Collected data:

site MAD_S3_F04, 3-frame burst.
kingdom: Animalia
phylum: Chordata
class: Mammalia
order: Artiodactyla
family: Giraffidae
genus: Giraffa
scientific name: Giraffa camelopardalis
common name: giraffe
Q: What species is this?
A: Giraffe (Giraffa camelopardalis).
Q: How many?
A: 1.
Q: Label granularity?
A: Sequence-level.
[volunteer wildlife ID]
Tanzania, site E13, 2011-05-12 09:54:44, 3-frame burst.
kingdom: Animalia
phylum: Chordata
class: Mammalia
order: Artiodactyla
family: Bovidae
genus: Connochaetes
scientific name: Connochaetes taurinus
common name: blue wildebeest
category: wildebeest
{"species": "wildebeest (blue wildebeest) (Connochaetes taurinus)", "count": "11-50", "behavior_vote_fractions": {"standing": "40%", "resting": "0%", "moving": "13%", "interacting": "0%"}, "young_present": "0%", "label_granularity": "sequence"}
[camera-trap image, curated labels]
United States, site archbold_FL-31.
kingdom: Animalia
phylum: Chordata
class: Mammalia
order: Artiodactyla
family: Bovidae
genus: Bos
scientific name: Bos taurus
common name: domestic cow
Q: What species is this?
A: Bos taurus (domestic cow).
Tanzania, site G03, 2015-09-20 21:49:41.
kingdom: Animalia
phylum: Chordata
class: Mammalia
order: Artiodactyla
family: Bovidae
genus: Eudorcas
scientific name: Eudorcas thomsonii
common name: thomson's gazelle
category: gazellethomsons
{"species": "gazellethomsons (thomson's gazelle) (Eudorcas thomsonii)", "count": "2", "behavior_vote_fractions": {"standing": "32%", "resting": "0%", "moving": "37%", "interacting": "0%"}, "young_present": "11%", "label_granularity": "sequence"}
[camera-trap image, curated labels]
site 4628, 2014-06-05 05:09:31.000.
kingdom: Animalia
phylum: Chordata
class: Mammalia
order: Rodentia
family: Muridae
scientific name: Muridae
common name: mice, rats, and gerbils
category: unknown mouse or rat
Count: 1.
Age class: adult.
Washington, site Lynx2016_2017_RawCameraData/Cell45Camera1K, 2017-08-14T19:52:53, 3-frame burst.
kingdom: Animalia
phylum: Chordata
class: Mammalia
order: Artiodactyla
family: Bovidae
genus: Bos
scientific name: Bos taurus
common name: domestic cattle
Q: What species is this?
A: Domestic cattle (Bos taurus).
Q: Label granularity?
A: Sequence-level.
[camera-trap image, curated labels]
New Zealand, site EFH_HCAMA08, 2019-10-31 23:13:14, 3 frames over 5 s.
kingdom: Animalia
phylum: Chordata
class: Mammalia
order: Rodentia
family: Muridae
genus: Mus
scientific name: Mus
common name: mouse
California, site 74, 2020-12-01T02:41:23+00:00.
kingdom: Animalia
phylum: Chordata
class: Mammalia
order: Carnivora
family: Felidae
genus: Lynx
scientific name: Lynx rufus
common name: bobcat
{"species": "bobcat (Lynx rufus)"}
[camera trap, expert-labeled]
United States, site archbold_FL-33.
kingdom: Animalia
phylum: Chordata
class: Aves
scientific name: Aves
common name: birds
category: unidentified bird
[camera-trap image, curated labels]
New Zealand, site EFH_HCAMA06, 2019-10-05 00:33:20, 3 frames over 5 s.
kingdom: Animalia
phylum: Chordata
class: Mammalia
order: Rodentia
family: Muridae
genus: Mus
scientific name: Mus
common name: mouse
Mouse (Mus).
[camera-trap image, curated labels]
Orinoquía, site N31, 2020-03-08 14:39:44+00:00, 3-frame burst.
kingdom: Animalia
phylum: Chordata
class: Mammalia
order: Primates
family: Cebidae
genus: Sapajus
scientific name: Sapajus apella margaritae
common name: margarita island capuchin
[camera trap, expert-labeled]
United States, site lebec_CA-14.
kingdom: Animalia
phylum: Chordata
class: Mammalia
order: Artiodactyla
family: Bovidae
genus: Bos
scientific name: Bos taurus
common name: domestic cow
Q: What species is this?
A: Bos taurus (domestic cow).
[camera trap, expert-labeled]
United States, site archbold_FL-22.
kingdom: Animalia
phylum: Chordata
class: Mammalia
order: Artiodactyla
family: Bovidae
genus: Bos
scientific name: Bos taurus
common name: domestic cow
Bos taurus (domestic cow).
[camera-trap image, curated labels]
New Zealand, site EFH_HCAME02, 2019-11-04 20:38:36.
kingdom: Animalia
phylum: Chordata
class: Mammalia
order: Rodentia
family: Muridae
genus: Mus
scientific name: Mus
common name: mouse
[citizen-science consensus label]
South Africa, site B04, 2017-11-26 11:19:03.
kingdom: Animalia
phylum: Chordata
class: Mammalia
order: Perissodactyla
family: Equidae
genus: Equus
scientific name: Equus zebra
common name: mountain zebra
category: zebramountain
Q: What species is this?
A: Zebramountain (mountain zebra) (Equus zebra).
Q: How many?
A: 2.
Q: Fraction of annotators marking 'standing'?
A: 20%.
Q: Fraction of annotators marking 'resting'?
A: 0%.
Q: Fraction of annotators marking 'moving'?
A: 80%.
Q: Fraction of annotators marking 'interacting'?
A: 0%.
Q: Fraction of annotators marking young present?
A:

Aim of the task: Could you copy every line from the records that mentions the word "category"?

Solution to this task:
category: wildebeest
category: gazellethomsons
category: unknown mouse or rat
category: unidentified bird
category: zebramountain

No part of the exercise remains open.